Une autre main, plus petite, vint se loger dans la sienne : il s'agissait de sa fille Apolline, âgée d'une vingtaine d'années. Celle-ci n'avait connu l'enfance de son père que par le récit que ce dernier avait pu lui en faire, mais elle avait voulu l'accompagner lors de ce moment important, ce dont il lui en était reconnaissant. Nul ne savait ce qu'il adviendrait la prochaine décennie, voire l'année suivante, mais Friedrich en était convaincu : il avait tout ce dont il avait besoin pour être heureux. Revenu à ses premières amours, il était chanteur et compositeur, et Elster était devenue écrivaine. Ensemble, ils avaient commencé à écrire leur premier opéra, et le Roi lui-même était venu les écouter. Après tout, il connaissait déjà sa voix, étant depuis sa prime enfance un de ses plus fervents admirateurs. Sa fille elle-même était violoniste dans l'orchestre. C'était une affaire de famille, une passion partagée pour la musique et les arts, et le simple fait de jouer ensemble les rendait heureux, sans qu'ils recherchassent honneur ou opprobre.

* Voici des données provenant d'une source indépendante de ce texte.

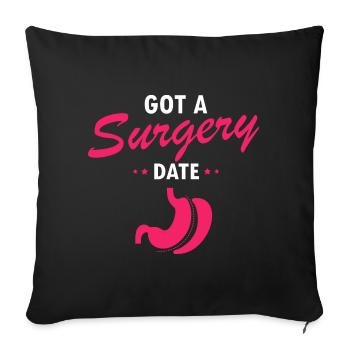 Gastric Bypass and Gastric Bypass Operation Design - Sofa pillowcase 17,3'' x 17,3'' (45 x 45 cm) - black - Front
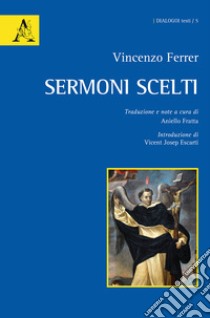 Sermoni scelti libro di Ferrer Vincenzo; Fratta A. (cur.)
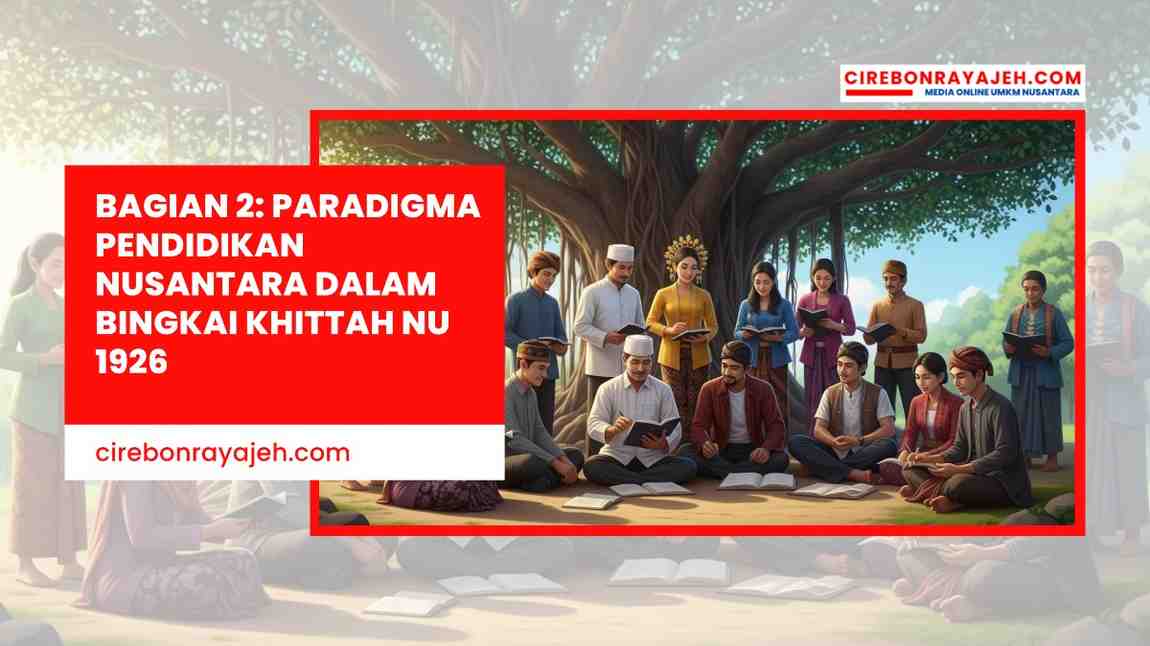 Bagian 2 Paradigma Pendidikan Nusantara dalam Bingkai Khittah NU 1926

L'ancien diplomate jeta un dernier regard à la demeure qui l'avait vu grandir, et dans laquelle il avait malgré tout appris ce qui avait constitué la base de son identité, sans laquelle il ne serait pas la personne qu'il était devenu. Il ne reniait pas son enfance, même si celle-ci était bien loin des valeurs qu'il défendait à présent. En levant les yeux vers l'azur, il eut une pensée émue pour feue sa sœur Theodora, son soutien inébranlable de toujours, à qui il aurait aimé faire écouter les premières notes de son opéra, parce qu'elle avait été la première à l'encourager quand il avait souhaité poursuivre son activité artistique et qui l'avait couvert lorsqu'elle avait appris son secret. Elle avait également accepté la femme qu'il aimait sans lui poser de questions, et les deux femmes avaient noué une solide amitié, mais la maladie l'avait hélas ! emportée il y a deux ans déjà.

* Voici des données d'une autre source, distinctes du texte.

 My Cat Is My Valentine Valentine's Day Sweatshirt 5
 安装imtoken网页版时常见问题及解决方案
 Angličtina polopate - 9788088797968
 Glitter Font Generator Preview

Il vendait la propriété de ses parents, non pas par rejet de son enfance, mais pour se libérer des fantômes du passé, et pour avancer vers l'avenir de manière plus sereine. Il ne pouvait, par ailleurs, pas se permettre, avec les revenus qu'il avait, de garder cette maison dix fois trop grande pour sa famille et pour lui. En effet, le fait d'avoir abandonné la charge qui lui avait été offerte rendait l'avenir incertain, mais garantissait une chance de marcher vers des horizons plus grands. Alors, après avoir fait ses adieux à la vieille bâtisse, il s'éloigna, en compagnie des deux femmes de sa vie.